The laboratory investigates neural correlates of cognition and behavior using neuroimaging methods such as functional magnetic resonance imaging (fMRI) and neuromodulation techniques such as transcranial magnetic stimulation (TMS).

Research:

• The contributions of the cerebellum, and cerebro-cerebellar circuits, to cognition. The cerebellum has traditionally been viewed as a structure involved in motor coordination. However, neuroimaging and patient studies have revealed unexpected cerebellar involvement in cognitive performance beyond motor behavior. We are specifically interested in cerebellar contributions to verbal working memory performance.

• The effects of chonic heavy alcohol consumption on cognition and brain activation underlying cognitive function. We are also interested in neurovascular changes caused by alcohol, as well as changes in brain structure and functional connectivity.

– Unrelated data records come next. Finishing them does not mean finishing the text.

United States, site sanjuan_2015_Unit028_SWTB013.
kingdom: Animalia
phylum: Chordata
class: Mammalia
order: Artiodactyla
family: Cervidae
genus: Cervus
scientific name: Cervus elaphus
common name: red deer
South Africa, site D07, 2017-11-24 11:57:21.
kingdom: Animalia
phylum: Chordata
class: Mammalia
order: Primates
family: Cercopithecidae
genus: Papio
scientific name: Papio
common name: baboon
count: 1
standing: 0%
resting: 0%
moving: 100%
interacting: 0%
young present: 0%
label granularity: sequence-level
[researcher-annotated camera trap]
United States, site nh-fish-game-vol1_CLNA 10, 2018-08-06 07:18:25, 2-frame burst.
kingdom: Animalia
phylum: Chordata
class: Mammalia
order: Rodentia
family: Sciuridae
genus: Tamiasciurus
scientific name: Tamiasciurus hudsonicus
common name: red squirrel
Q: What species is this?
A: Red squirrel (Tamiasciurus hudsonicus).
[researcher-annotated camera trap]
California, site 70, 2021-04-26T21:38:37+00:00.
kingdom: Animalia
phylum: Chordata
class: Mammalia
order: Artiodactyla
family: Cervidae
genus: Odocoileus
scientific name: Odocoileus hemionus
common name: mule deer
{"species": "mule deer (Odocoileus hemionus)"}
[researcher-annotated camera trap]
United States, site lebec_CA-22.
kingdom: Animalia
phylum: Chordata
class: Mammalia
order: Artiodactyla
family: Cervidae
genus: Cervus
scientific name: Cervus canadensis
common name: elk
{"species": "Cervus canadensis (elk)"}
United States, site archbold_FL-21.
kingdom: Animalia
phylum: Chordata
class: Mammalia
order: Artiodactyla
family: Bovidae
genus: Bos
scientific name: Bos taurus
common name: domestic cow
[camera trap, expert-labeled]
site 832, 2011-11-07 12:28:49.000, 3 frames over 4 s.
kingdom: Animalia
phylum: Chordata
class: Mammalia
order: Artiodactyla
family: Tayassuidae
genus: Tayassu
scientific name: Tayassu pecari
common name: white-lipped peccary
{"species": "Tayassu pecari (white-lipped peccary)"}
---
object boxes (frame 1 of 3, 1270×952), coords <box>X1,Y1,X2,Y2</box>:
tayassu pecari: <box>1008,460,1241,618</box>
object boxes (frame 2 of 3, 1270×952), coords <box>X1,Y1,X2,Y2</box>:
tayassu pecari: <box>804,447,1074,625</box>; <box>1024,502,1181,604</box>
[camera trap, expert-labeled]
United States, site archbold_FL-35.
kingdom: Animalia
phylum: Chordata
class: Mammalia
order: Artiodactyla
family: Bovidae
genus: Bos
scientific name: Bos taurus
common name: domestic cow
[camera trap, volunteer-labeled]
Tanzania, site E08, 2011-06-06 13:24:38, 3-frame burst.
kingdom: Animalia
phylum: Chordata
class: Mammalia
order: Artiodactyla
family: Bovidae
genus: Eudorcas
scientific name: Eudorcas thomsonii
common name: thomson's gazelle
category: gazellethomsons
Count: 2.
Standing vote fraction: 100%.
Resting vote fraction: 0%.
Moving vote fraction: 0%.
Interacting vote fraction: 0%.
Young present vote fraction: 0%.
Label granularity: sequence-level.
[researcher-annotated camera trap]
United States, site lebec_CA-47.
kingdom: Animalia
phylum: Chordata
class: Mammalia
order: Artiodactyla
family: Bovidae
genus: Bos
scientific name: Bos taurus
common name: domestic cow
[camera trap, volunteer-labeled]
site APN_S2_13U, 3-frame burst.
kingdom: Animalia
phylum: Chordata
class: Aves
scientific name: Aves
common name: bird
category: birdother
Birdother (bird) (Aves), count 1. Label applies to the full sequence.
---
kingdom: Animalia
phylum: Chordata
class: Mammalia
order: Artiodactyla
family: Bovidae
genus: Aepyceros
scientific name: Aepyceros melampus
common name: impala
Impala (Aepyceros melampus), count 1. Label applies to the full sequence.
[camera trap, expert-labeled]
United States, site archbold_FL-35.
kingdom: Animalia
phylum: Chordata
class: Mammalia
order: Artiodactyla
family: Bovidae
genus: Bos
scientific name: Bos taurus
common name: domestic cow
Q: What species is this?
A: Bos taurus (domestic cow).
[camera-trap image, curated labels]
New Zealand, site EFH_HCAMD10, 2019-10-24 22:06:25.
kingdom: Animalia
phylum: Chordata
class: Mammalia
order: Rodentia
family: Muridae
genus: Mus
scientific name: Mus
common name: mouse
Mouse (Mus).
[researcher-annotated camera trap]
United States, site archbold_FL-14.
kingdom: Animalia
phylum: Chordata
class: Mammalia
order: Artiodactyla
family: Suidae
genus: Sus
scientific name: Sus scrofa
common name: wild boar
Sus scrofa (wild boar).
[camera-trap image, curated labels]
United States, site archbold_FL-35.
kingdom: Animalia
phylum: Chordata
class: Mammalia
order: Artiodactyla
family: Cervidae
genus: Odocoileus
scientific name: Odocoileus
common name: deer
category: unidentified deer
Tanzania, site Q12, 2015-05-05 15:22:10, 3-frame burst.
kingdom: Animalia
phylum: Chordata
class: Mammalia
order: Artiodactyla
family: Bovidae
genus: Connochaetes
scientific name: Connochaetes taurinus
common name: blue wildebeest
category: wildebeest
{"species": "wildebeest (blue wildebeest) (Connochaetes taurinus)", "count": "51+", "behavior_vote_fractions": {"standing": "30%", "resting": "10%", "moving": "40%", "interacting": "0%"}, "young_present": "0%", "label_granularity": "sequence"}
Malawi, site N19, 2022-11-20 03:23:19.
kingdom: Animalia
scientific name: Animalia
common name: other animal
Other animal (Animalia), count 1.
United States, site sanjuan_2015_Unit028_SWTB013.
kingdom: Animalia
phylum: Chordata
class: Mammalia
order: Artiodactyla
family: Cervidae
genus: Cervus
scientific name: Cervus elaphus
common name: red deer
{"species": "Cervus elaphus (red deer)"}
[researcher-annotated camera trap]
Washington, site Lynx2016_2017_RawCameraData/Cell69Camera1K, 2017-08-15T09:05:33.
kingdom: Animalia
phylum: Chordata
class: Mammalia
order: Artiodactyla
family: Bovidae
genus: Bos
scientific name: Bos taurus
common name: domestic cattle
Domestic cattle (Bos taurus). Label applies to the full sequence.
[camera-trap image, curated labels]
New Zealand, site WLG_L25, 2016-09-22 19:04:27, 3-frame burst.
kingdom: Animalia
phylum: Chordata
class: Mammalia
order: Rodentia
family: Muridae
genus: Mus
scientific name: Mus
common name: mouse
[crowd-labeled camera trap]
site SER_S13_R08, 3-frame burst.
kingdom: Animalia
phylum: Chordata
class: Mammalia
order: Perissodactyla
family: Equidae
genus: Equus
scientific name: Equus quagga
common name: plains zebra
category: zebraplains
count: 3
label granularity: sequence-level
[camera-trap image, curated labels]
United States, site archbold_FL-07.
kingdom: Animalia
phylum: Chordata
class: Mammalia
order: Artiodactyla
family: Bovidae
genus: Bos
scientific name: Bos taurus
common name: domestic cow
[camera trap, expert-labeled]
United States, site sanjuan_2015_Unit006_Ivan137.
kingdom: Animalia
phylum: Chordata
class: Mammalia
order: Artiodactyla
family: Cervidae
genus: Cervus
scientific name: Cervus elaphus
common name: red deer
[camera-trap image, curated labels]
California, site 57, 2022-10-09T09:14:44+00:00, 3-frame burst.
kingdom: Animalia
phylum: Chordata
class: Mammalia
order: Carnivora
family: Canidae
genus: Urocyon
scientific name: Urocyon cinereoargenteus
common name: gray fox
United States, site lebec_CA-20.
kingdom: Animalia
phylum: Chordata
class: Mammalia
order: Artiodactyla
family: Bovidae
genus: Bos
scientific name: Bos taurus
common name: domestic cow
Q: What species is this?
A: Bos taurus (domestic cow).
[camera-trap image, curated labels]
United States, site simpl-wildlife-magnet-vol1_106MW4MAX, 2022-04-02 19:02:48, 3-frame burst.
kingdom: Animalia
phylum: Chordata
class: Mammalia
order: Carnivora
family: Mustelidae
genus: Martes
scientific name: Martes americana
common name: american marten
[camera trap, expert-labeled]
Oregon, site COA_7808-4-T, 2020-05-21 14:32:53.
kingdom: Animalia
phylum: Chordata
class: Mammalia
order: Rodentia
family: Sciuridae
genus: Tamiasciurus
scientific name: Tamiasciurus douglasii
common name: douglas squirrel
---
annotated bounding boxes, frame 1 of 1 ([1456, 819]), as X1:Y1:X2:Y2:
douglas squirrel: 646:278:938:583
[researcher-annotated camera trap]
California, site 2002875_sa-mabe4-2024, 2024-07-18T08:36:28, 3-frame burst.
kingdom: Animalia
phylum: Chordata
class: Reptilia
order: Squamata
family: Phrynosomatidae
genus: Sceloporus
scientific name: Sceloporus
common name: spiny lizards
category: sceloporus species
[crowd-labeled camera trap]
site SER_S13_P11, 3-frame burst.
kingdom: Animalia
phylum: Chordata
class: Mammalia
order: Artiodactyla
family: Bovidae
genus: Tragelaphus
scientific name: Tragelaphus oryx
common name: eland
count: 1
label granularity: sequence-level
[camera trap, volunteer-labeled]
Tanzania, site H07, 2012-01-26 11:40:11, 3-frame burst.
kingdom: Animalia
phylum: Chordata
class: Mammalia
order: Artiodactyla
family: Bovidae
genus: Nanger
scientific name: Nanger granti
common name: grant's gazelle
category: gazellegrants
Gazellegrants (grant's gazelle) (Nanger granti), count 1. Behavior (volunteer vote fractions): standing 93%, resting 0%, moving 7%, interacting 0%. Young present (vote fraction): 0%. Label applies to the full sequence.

How aging in humans affects neural systems that are important for associative learning and stimulus awareness.  These investigations pay special attention to neural systems important for classical eyeblink conditioning in the cerebellum and medial temporal lobe, as well as structures involved in attention in the parietal lobe.

• Integration of transcranial magnetic stimulation with functional MRI. TMS and fMRI are complementary methods, because fMRI can reveal which regions of the brain activate during a cognitive task, whereas TMS can assess which of those activations are necessary for performance. We have recently developed a system for measuring fMRI brain activation concurrently with TMS administration in the scanner, and these methods are particularly suited for non-invasively studying brain connectivity in humans.